Paris : de jeunes migrants isolés sèment le trouble au pied de la tour Eiffel

Paris : de jeunes migrants isolés sèment le trouble au pied de la tour Eiffel©Panoramic (photo d'illustration)

publié le mercredi 05 mai 2021 à 16h40

Une enquête du Monde rapporte le quotidien difficile de nombreux jeunes migrants isolés, pour la plupart des mineurs venus du Maroc. Drogués et alcoolisés, ceux qui étaient connus jusqu'ici pour troubler le quotidien des habitants du 18e arrondissement semblent désormais avoir pris leur quartier au pied de la tour Eiffel.

Les jours se ressemblent et sont de plus en plus difficiles à vivre aux alentours de la tour Eiffel à Paris. Le Monde révèle que de nombreux jeunes migrants isolés ont élu domicile au pied du célèbre édifice. Beaucoup d'entre eux sont des jeunes mineurs venus du Maroc, même si certains viennent d'autres pays. Ils mènent un mode de vie difficile, entre pauvreté, excès et criminalité.



S'ils sont délogés tous les matins par trois policiers, les jeunes reviennent rapidement sur les lieux au moment où la foule de touristes fait son arrivée.
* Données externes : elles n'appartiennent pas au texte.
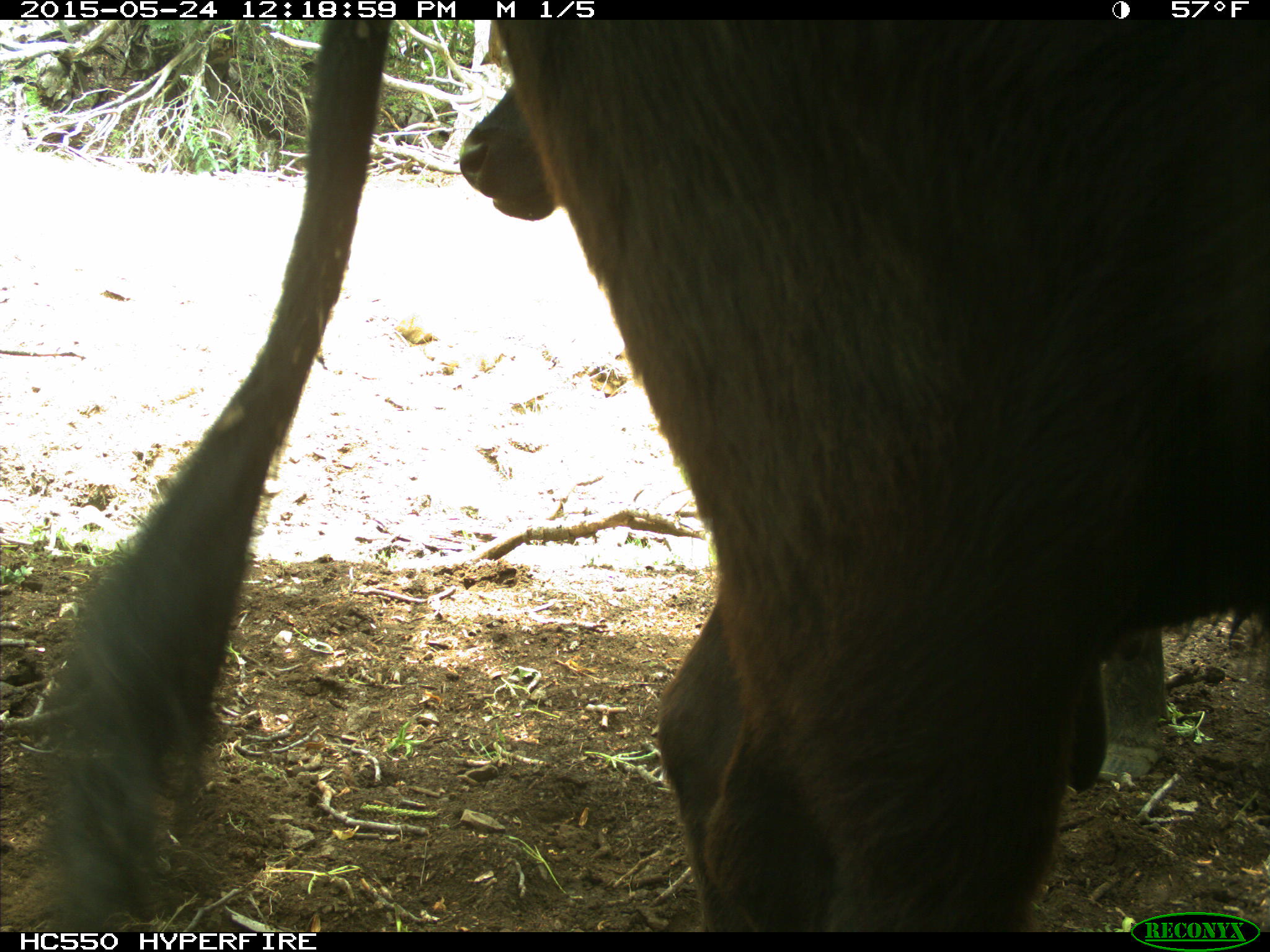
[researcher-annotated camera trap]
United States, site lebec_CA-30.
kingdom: Animalia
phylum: Chordata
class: Mammalia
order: Artiodactyla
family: Bovidae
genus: Bos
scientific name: Bos taurus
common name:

Ils consomment de l'alcool mais aussi des cachets de Rivotril, une benzodiazépine transformée en drogue de rue, explique Le Monde.

À l'affut du moindre manque de vigilance des passants, ils n'hésitent pas à voler des objets en tout genre, du bijou au portefeuille en passant par le téléphone portable. Mais en ces temps de crise sanitaire, les touristes sont peu nombreux et laissent place à une population plus locale davantage vigilante à ses objets personnels. "Les mineurs ont donc du mal à les voler à leur insu et ont recours à davantage de violence pour parvenir à les voler", affirme le commissaire du XVIème arrondissement Jean-François Galland.

Des cambriolages qui se multiplient

Outre les vols à l'arrachée, ses jeunes tentent également de dérober de l'argent en cambriolant plusieurs lieux dans les environs de la tour Eiffel. Le Monde souligne qu'au dernier trimestre 2019, une vingtaine de gardes à vue étaient en lien avec les activités frauduleuses de ces jeunes. En 2020, ce chiffre avait atteint la barre des 400.

Face à ces menaces, les commerçants sont désespérés. Ils envisagent de se protéger eux-mêmes. Victime à trois reprises de tentatives de cambriolages, le boulanger David Bonon affirme qu'avec d'autres commerçants, ils ont "commencé à évoquer l'idée de faire (eux)-mêmes des rondes la nuit". Il s'est, lui, muni d'un Flash-Ball.

Durant ces longues journées, les migrants font parfois preuve de violence et enchaînent les délits pour certains. Mais comme le rappelle Le Monde, ils passent aussi leur temps à se prendre en photo. Les clichés sont ensuite envoyés à ceux restés dans leur pays d'origine, pour donner l'illusion d'un quotidien agréable, loin d'une réalité beaucoup plus dure qu'ils cachent.